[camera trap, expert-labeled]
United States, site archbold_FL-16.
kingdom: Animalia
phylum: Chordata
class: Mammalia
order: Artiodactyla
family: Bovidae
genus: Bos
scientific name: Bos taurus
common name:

Exercise directions. All of the records should be repeated precisely as written.

Solution.
[camera trap, expert-labeled]
United States, site archbold_FL-16.
kingdom: Animalia
phylum: Chordata
class: Mammalia
order: Artiodactyla
family: Bovidae
genus: Bos
scientific name: Bos taurus
common name:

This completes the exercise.